● Raw records:
● ● ● ● ● ● ●

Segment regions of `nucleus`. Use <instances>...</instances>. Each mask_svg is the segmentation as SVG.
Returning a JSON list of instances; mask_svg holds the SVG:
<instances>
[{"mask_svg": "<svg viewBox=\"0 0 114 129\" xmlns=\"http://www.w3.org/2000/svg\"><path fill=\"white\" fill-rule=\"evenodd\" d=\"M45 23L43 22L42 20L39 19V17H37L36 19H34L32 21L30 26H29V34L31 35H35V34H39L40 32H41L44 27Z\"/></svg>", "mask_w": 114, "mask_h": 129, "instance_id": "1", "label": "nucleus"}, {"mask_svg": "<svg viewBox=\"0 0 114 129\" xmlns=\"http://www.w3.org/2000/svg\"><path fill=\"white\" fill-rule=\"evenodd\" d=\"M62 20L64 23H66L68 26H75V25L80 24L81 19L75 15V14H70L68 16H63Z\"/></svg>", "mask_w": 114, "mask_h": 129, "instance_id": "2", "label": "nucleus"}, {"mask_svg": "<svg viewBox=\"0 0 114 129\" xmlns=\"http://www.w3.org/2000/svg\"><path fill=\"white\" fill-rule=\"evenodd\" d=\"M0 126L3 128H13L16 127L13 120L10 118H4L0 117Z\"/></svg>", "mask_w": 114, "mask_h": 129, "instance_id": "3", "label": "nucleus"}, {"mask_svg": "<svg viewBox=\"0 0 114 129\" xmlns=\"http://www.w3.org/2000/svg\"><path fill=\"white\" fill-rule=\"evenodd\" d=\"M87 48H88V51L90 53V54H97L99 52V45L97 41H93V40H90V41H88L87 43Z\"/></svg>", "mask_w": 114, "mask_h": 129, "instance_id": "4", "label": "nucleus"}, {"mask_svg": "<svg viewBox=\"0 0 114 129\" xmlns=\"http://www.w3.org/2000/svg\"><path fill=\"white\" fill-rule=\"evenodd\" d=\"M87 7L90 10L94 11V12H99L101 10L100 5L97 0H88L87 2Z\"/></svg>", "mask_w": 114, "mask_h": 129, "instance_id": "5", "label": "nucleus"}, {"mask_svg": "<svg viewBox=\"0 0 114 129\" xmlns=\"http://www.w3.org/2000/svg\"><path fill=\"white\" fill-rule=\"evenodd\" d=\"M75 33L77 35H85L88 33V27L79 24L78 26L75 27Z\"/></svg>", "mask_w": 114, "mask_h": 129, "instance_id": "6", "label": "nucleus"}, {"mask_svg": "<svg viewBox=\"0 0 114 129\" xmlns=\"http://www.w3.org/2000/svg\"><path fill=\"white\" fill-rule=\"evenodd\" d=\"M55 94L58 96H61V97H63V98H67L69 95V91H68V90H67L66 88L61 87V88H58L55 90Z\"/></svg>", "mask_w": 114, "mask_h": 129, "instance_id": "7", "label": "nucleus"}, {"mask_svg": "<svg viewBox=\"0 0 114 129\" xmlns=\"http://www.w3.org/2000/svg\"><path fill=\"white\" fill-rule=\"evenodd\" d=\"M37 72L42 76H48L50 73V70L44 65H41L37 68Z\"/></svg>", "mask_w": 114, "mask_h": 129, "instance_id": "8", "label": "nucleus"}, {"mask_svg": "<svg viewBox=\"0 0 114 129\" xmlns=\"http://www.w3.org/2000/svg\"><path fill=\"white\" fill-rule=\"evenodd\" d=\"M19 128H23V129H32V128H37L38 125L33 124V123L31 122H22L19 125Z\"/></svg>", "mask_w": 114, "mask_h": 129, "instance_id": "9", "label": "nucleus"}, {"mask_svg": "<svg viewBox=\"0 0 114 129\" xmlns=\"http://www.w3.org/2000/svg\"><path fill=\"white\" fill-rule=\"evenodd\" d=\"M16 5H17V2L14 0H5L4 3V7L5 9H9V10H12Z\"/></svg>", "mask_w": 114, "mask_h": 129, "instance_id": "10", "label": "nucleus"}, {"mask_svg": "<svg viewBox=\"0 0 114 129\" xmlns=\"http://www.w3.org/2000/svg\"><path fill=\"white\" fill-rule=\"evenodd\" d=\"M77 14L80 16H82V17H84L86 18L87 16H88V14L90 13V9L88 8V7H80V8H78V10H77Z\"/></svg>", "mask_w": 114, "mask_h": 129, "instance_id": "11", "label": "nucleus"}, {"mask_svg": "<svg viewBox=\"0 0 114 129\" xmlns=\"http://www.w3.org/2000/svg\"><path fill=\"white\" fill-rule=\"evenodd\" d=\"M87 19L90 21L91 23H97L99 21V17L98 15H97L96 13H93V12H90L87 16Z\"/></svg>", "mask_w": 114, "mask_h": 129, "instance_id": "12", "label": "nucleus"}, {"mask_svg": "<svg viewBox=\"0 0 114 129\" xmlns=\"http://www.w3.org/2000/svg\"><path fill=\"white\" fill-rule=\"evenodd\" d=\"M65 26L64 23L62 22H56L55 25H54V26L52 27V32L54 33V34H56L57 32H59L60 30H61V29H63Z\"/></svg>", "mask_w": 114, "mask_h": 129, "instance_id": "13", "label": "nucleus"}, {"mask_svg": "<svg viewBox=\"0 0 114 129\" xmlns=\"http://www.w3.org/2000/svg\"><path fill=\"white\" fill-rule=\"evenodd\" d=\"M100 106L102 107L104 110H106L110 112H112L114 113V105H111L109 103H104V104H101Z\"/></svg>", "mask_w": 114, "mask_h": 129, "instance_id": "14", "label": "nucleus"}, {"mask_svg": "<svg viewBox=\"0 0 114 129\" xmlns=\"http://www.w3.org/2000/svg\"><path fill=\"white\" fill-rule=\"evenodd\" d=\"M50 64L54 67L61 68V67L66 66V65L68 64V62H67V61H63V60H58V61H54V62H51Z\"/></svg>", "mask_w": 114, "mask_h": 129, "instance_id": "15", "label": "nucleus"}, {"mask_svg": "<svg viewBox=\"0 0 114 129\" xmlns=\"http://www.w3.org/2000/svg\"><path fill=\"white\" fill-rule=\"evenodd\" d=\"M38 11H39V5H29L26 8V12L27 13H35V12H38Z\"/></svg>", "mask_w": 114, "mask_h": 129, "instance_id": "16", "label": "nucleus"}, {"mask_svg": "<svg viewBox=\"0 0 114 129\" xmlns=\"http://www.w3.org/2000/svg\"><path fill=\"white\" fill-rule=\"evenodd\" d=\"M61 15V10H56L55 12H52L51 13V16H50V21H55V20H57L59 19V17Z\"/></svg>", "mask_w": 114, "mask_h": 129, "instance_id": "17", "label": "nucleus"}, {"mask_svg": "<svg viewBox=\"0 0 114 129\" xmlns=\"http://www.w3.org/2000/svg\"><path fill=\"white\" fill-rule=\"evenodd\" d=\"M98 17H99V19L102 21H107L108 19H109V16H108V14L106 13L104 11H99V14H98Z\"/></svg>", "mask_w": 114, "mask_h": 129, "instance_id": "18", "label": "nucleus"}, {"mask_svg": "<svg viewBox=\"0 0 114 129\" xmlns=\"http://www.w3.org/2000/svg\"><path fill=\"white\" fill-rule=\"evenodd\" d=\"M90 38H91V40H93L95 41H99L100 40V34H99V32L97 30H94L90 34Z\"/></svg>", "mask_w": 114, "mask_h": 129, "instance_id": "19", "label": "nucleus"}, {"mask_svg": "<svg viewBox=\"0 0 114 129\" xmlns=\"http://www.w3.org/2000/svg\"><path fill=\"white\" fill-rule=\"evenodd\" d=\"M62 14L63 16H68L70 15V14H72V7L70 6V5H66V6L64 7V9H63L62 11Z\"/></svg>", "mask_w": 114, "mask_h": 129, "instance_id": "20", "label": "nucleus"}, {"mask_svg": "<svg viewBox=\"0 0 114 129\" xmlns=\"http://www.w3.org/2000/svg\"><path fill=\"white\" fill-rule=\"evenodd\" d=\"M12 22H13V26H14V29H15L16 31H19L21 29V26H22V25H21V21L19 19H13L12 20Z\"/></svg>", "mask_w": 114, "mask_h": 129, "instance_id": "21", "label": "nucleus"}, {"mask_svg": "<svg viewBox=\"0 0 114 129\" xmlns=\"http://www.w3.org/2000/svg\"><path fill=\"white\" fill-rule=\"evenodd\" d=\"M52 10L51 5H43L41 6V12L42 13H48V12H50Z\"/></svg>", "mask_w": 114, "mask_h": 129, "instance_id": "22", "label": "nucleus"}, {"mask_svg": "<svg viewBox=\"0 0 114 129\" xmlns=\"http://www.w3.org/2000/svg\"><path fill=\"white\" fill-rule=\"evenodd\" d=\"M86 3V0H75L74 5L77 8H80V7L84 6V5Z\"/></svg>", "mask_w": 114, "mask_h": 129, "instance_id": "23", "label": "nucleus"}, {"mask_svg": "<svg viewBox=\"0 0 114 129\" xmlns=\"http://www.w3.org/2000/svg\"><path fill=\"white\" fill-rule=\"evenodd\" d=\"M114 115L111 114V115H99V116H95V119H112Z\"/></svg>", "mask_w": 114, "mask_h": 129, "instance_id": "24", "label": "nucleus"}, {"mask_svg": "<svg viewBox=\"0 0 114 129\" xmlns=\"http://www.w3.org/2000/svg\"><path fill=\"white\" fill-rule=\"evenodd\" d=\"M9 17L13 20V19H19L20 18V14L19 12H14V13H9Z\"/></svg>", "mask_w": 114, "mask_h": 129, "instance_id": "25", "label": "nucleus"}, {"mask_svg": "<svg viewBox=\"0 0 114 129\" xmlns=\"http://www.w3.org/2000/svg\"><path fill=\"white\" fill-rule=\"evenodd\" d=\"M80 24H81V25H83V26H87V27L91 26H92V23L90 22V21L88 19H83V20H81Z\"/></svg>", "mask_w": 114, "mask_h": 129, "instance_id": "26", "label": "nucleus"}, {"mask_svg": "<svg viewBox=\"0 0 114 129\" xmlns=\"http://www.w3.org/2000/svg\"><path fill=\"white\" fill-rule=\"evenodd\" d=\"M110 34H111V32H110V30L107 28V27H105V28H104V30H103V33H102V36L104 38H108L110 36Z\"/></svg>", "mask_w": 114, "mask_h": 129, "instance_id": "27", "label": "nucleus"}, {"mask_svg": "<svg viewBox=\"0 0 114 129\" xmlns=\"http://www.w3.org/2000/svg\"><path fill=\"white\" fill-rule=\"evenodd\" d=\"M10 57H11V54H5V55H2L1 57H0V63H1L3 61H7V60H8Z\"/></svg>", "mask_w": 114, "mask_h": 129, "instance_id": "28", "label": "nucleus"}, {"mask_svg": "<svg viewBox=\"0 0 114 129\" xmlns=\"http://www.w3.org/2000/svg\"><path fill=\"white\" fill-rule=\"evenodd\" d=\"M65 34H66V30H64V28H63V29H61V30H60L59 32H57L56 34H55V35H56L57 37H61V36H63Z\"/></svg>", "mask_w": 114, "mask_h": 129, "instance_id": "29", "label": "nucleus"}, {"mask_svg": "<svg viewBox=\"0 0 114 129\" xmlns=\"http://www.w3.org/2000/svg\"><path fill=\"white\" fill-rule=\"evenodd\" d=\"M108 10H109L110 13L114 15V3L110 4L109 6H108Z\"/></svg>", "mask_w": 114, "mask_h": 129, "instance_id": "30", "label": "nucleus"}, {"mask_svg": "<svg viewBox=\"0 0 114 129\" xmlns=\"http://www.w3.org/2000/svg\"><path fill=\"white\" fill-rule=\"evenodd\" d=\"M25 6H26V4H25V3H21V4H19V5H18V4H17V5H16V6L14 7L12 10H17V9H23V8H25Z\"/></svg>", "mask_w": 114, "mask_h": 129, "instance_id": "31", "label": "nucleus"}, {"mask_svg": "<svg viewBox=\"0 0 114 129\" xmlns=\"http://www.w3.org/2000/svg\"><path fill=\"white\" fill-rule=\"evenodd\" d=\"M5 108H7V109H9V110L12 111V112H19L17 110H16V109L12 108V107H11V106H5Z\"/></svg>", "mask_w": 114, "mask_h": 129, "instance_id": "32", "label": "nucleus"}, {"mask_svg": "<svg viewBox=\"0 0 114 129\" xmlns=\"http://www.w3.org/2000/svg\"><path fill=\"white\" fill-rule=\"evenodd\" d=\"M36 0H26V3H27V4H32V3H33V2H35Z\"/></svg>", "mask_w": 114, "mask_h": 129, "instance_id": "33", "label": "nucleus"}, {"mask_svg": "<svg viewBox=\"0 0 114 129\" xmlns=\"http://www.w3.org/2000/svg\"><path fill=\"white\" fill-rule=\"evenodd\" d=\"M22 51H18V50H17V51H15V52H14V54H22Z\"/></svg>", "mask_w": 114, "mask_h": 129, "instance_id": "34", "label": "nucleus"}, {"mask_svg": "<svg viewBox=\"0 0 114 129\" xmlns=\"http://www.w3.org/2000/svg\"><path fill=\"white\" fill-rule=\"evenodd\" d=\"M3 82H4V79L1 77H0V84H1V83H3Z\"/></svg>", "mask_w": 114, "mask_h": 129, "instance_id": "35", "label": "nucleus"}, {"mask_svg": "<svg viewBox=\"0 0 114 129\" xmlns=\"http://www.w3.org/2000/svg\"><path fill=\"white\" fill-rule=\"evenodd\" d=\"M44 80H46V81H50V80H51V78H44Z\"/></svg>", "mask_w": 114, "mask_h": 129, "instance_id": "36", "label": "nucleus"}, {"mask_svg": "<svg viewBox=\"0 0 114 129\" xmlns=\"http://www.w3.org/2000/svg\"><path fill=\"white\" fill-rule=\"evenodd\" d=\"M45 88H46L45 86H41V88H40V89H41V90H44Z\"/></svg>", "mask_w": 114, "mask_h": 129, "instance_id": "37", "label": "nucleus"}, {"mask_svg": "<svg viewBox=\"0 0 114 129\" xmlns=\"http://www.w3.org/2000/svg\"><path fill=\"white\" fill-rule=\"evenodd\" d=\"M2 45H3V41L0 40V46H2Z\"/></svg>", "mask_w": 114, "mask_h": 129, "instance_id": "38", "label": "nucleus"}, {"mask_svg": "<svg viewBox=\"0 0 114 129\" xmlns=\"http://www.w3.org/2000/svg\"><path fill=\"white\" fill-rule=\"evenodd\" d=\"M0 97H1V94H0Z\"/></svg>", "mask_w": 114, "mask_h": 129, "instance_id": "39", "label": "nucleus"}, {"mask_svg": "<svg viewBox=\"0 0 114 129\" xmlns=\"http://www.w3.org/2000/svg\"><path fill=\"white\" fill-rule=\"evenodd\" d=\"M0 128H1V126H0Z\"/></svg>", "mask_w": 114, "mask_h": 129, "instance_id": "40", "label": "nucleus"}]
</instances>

● ● ● ● ● ● ●

● Brief:
Locate every row line containing the string "instances" and copy each one.

● Written response:
Segment regions of `nucleus`. Use <instances>...</instances>. Each mask_svg is the segmentation as SVG.
Returning a JSON list of instances; mask_svg holds the SVG:
<instances>
</instances>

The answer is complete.